Once upon a time, assets were things of real value - the notion of toxicity is of course a contradiction of any reasonable conceptual definition of an asset.

But this is expedient. Allow people who bet their companies on risks they did not even understand and should never have taken - imprudent, even reckless, people - allow these people to exercise their influence in setting accounting principles, and you will have financial statements that serve the interests of speculators and crooks, and that do not meet the needs of investors.

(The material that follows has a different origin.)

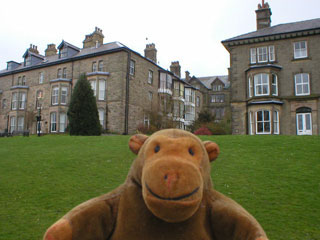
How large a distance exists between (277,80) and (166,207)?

Bernie Madoff may as well be permitted to head the SEC; these new rules are a fraud.

Edith Orenstein said...

Update: As of 7:30 pm EDT Wed. night April 1, FASB has received and posted (at the links to comment letters shown in our post, above) over 350 comment letters on the fair value proposal, and over 275 comment letters on the OTTI proposal.

Godeke said...

Not only is the Fox in the Hen House, the doors are being removed.

Neil said...

The sad part is that, despite the embarrassments to our profession that led to Sarbanes-Oxley, we continue to dance to whatever tune management chooses to play, no matter how self-serving and dishonest the tune may be.

The FASB acted swiftly to preserve its position of influence in standard-setting, but by caving so quickly to the demands of the banks, they have lost all credibility.

It is time for the SEC (a reformed and strengthened SEC) to take the setting of standards away from the cowards and shills at the FASB.